Wouldn't it be easier (since they probably have very skilled programmers working for them) and way, way more effective to just set up a team and create a quality open source project with one or two extremely stealthy backdoors?

Or just pay or threaten a struggling company or dev to insert them?

underscoring · on Feb 29, 2024

its all about ease.

easier to clone and infect existing ones. what you are describing might be effective but would be orders of magnitude more time consuming.

cloning and infecting provides 100x more opportunities because these are already popular repos

as to paying or coercing someone, again it costs time and money. far easier to just abuse this loophole

gitaarik · on March 2, 2024

How would you secretly hide something like that in FOSS? And why would that be easier? It's seems to me that it's easier to inject into an existing company than to do all the work yourself. This is what they do with most things as I understand.

Lt_Riza_Hawkeye · on March 2, 2024

The heartbleed vulnerability was hidden in plain sight for the better part of a decade, no?

gitaarik · on March 2, 2024

Yes, but that was a memory leak, giving access to unauthorized random memory. That is not an intentionally created exploit / backdoor which gives the owner easy access to the victim's system.

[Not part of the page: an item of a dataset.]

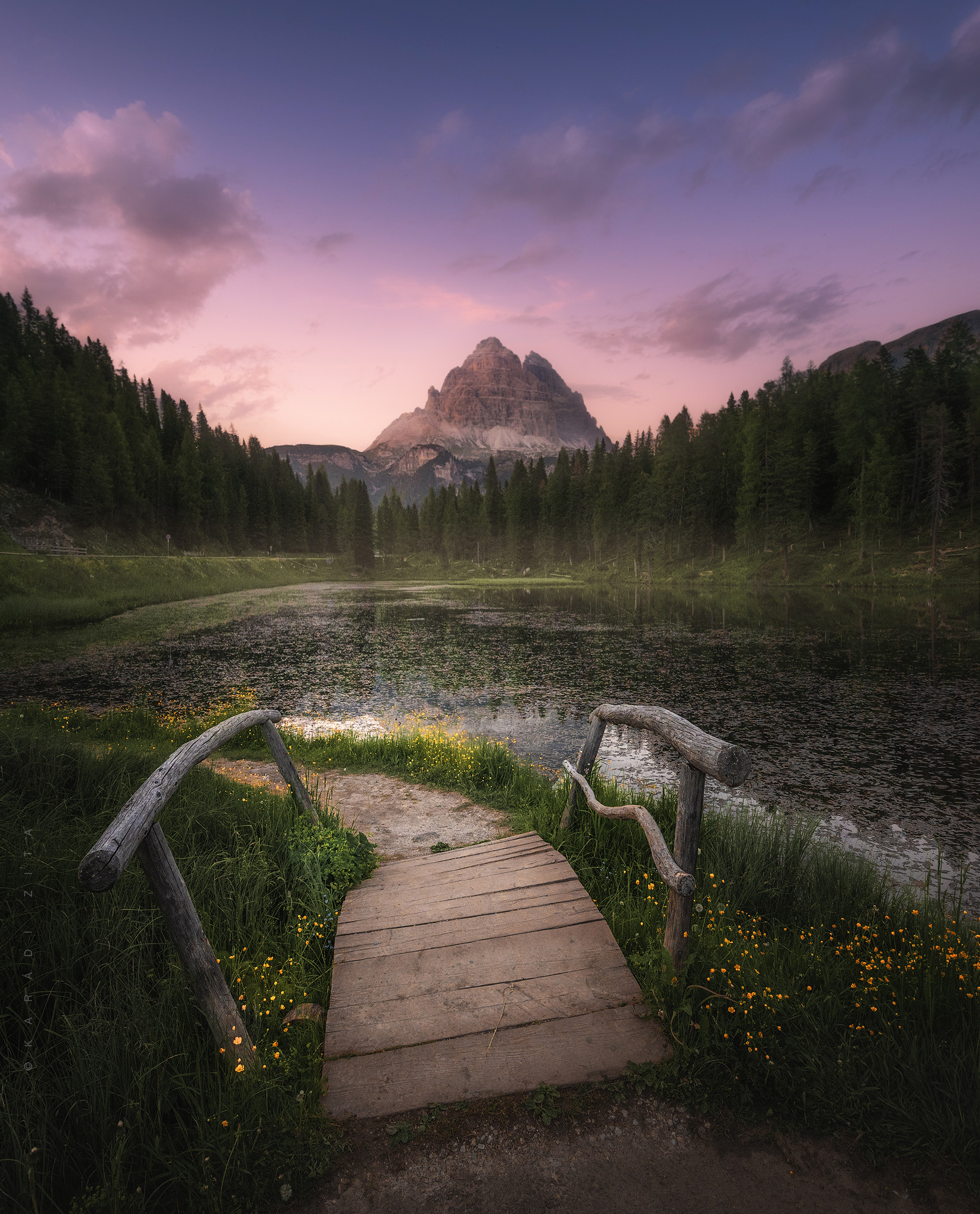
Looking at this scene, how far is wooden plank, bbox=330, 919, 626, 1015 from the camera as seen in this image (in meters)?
3.84

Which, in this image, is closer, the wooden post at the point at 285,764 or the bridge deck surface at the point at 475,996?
the bridge deck surface at the point at 475,996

bee_rider · on Feb 29, 2024

That seems pretty risky and easy to catch. The point of these LLMs is to produce code, we know they aren’t very reliable about it, so you have to check the code. So, it is more likely to get inspected than a random GitHub project, right?

It also seems dangerous in the sense that… if there’s a type of prompt that is likely to create infected code, our intelligence agencies would, I guess, want it to hit our adversaries selectively. So they’ll have more rolls of the dice to detect it. So, it is actively creating a situation where our adversaries are more likely to have knowledge of the vulnerabilities.

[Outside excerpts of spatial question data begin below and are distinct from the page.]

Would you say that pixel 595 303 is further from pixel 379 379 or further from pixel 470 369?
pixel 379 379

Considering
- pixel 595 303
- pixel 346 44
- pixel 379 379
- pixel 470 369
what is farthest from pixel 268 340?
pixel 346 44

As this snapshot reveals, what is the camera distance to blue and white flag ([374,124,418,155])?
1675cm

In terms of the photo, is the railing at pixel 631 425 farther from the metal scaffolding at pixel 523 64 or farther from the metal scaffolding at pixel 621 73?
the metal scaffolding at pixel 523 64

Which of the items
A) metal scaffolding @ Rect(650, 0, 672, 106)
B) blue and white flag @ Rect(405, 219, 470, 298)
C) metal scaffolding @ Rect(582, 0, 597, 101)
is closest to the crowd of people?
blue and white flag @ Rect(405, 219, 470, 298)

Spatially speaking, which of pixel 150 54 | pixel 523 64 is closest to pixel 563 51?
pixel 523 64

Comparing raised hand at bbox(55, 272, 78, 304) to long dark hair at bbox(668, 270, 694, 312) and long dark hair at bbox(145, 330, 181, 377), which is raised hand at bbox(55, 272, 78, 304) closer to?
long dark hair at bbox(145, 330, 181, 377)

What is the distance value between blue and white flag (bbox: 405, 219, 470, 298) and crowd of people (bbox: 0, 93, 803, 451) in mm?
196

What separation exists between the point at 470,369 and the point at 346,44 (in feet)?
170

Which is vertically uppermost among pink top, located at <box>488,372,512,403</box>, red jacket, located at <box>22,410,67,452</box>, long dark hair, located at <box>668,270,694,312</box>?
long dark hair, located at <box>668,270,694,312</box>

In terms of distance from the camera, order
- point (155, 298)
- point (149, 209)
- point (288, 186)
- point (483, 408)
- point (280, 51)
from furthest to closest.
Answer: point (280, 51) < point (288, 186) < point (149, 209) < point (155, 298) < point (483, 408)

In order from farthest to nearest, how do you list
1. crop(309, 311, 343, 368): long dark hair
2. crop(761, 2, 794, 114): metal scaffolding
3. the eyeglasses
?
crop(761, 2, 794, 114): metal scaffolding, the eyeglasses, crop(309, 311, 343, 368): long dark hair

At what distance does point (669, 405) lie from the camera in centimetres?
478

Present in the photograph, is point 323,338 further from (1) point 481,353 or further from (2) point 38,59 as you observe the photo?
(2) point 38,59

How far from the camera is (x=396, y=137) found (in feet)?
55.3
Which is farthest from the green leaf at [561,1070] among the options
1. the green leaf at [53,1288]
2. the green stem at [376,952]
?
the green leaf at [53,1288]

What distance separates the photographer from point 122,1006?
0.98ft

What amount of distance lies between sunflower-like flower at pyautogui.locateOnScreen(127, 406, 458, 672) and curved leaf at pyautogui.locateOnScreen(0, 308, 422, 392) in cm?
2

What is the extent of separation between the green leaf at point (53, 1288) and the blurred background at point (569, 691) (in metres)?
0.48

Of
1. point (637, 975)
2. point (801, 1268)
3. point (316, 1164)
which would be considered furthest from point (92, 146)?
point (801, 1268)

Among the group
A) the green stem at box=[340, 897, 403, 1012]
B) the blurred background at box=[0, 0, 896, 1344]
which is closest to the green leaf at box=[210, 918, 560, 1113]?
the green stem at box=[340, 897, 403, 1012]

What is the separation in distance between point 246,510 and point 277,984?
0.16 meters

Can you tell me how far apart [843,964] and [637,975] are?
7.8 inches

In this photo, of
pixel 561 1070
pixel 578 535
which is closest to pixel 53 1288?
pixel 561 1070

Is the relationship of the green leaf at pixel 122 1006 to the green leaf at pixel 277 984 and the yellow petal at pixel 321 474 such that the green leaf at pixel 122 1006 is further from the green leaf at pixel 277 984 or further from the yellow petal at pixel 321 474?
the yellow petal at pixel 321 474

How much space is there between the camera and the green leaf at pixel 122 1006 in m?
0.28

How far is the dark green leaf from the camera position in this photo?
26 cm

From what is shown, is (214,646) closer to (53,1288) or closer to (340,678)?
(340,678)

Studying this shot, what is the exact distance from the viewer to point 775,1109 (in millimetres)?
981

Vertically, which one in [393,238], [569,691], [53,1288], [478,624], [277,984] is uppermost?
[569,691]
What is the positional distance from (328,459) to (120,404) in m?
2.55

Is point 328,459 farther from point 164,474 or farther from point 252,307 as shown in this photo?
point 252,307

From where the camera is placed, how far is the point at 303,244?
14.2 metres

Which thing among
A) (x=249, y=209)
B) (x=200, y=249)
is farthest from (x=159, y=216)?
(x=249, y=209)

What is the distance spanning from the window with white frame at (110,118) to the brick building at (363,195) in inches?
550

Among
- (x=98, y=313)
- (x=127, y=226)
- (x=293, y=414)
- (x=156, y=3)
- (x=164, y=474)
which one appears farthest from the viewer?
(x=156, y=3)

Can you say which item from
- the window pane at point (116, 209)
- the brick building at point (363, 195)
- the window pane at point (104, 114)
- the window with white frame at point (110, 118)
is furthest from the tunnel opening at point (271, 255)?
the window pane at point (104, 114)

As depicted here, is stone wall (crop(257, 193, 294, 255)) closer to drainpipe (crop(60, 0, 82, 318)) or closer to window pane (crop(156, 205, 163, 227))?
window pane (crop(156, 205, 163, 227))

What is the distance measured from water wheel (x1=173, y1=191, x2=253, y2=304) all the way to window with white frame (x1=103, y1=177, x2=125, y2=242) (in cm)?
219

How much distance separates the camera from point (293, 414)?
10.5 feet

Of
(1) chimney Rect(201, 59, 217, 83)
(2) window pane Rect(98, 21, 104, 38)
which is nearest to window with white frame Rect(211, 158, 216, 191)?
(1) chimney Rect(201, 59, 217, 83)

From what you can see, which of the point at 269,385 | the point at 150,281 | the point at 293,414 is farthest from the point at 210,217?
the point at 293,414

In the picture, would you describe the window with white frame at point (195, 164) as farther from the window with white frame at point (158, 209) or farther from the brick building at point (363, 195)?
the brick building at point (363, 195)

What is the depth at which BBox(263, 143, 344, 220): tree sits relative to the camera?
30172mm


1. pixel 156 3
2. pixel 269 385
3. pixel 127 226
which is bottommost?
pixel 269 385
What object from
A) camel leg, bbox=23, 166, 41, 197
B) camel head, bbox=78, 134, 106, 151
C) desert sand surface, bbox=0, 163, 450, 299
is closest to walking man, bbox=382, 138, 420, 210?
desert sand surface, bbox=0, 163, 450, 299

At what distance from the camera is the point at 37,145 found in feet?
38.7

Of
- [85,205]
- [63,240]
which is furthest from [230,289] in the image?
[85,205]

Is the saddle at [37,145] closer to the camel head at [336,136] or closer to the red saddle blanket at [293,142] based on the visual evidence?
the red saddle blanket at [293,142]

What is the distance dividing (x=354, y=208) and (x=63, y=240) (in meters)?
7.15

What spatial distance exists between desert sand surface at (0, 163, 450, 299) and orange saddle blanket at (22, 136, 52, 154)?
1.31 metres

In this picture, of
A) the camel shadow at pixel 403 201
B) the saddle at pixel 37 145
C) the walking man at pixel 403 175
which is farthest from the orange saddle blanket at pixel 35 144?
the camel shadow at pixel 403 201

dns_snek · on March 1, 2024

I agree that it's more likely to be inspected but I think the vast majority of developers aren't inspecting the code rigorously enough (including me, but I don't use LLMs for development) to catch non-obvious bugs, see for example the "Underhanded C contest" [0]

As you've pointed out, this vector would give them near surgical precision and insight into their target's code & systems, rather than casting a wide net with a vulnerable library on Github. They could use a model trained on "underhanded" code or even selectively overwrite parts of the responses with hand-crafted vulnerabilities while only targeting select organizations.

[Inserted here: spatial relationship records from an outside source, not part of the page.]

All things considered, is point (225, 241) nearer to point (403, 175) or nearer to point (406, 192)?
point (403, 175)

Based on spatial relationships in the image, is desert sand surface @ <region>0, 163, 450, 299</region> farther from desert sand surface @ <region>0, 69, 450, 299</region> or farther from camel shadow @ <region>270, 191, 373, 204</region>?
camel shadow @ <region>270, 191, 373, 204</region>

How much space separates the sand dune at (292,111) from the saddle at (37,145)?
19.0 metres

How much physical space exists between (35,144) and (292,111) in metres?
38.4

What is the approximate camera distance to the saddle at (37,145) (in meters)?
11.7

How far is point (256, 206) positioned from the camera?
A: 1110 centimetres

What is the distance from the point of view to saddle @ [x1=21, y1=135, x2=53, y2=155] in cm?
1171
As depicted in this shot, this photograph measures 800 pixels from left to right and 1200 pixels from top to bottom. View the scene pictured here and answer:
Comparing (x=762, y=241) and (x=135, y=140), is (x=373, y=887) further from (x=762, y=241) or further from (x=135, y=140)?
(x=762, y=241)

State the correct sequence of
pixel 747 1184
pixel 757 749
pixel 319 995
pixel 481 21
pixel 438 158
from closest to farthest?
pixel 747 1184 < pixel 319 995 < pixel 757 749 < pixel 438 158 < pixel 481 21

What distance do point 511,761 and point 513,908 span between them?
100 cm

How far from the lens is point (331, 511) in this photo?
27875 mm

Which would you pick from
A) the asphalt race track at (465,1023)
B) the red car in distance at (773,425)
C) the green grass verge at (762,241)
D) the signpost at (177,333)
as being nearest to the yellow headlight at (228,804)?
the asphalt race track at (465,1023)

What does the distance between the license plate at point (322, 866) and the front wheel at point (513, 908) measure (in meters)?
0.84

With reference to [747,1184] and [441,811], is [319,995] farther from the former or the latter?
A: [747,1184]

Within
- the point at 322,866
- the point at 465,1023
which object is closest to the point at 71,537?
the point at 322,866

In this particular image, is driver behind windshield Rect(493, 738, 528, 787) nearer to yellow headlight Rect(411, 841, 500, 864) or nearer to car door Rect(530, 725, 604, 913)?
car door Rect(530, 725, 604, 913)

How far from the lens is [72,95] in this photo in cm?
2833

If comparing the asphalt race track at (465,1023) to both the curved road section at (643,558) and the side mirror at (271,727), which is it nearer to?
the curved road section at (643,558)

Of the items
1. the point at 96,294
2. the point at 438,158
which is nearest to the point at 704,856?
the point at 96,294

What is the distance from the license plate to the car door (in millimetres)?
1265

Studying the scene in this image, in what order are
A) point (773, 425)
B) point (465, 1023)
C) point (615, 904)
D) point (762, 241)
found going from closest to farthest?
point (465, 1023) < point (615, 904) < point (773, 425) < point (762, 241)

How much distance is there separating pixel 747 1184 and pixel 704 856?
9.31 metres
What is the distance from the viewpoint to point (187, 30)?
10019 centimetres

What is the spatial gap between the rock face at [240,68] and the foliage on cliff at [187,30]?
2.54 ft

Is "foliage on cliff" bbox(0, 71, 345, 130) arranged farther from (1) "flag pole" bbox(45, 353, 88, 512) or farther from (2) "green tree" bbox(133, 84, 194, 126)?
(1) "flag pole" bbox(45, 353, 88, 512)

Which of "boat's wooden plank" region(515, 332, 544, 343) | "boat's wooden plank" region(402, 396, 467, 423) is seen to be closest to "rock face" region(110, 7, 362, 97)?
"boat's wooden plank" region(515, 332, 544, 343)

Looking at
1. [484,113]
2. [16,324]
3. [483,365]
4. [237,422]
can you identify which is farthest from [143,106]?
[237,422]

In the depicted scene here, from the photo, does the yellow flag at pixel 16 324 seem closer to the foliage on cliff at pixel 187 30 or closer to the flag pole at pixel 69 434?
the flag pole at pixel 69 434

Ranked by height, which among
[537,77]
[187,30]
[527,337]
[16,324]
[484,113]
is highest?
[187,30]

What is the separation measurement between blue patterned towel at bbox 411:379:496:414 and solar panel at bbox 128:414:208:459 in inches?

It makes me wonder what the business model of OpenAI and their peers is going to be over the long term. I can't imagine large corporations using "LLM as a service" indefinitely with the risk of IP theft and "bug injection".

[0] https://en.wikipedia.org/wiki/Underhanded_C_Contest

lolbullshit · on Feb 29, 2024

the government doesnt need to produce viruses anymore. They have escrow services and remote access to radios, processors, firmware chips. All that technology is leased to private investigators who are private entities and then they go after people using the tools. It allows distance between the government and spying, lower salaies and infrastructure costs.

The greatest danger from LLMs is people who beleive they are receiveing data that hasnt been tampered with when we already know that LLMs are filtered before public use for terms. Imagine a day where kids and adults ask a LLM what the meaning of life is, should they go outside, what happened in WW2, etc.

People could be programmed in a more tailopred fashion than todays facebook shorts and youtube can deliver.

butlike · on Feb 29, 2024

One of the more useful settings I have is: "If the answer cannot be stated as it's been blocked upstream, please just respond with 'The answer has been blocked upstream.'"

I've gotten that a few times and it's nice to know it's not a limitation of the LLM.

legohead · on Feb 29, 2024

If you're going to make a wild claim like that on HN you should source it.